▶ [To be done] Starting at the line of data that contains "What is the distance from where" and ending after the line that contains "5930 millimetres", turn those lines into a Markdown table with columns named Row and Text. Put each line's number under Row and the line itself under Text, and leave out blank lines.

▶ [Raw records]
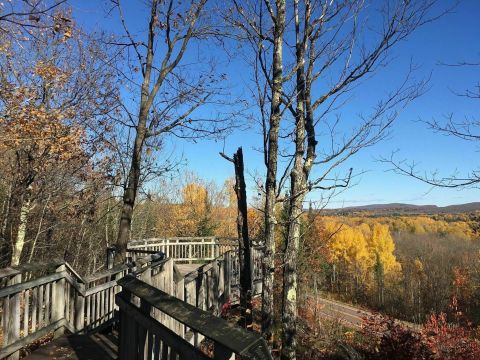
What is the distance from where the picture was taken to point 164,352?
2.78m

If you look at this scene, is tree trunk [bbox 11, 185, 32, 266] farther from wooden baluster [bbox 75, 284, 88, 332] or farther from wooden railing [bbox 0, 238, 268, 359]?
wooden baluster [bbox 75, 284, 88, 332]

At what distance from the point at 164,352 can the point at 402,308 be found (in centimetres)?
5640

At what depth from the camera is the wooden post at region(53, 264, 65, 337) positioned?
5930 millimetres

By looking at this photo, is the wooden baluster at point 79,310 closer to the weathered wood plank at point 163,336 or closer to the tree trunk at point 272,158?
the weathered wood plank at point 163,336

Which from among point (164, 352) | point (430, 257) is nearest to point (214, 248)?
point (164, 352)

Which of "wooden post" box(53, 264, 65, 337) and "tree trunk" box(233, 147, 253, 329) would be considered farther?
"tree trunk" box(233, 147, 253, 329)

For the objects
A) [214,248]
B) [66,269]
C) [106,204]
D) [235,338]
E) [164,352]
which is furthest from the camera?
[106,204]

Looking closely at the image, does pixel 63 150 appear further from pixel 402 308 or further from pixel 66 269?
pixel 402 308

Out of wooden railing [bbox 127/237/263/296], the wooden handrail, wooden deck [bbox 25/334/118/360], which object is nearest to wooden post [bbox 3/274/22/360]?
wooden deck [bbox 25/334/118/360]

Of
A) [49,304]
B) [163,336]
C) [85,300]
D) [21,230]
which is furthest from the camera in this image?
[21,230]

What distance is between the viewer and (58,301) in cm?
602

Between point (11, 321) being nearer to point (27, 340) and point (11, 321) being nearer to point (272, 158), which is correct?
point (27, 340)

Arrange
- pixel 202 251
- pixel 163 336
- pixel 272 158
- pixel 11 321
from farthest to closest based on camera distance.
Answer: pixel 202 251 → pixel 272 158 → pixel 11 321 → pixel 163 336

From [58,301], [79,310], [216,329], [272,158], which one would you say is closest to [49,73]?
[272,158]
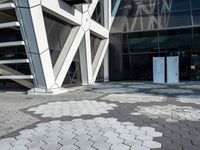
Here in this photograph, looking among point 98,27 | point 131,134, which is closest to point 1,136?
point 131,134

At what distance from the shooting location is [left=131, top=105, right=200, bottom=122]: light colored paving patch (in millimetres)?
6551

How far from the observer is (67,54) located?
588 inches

---

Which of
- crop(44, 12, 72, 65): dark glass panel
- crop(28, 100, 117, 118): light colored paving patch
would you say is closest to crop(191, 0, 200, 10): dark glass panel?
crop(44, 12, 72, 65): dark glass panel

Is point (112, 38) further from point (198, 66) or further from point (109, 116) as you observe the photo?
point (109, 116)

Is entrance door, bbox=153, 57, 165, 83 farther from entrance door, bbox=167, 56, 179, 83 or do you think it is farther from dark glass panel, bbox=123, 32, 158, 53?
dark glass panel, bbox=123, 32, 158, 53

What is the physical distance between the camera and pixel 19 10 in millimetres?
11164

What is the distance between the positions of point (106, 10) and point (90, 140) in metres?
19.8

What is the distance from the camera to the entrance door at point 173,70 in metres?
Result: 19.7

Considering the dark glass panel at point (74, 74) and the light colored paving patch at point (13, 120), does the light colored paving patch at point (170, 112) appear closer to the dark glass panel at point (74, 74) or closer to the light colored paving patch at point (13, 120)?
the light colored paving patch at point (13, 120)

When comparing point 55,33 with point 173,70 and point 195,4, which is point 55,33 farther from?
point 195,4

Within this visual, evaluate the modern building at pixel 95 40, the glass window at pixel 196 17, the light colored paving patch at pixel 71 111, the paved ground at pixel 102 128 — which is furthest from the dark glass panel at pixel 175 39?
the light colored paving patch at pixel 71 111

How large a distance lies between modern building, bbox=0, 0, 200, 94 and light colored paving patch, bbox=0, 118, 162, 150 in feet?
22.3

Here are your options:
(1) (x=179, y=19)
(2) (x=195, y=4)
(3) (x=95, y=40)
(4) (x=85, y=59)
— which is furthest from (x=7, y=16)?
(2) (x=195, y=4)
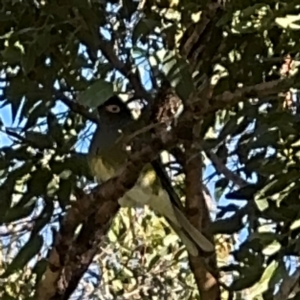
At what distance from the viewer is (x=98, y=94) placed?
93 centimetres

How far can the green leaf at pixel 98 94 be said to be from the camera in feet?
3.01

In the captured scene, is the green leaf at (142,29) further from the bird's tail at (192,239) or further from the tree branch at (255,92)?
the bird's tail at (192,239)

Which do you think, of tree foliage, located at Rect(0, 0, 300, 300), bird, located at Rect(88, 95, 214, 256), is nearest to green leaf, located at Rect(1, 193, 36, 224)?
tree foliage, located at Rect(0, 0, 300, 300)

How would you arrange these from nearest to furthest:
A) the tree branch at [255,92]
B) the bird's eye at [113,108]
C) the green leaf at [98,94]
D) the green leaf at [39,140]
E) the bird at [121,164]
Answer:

▶ [Task response]
| Row | Text |
|---|---|
| 1 | What is the distance from where the picture was taken to point 164,352? |
| 2 | 2.78m |
| 3 | If you look at this scene, is tree trunk [bbox 11, 185, 32, 266] farther from wooden baluster [bbox 75, 284, 88, 332] or farther from wooden railing [bbox 0, 238, 268, 359]? |
| 4 | wooden baluster [bbox 75, 284, 88, 332] |
| 5 | At what distance from the point at 164,352 can the point at 402,308 be found (in centimetres)? |
| 6 | 5640 |
| 7 | At what depth from the camera is the wooden post at region(53, 264, 65, 337) positioned? |
| 8 | 5930 millimetres |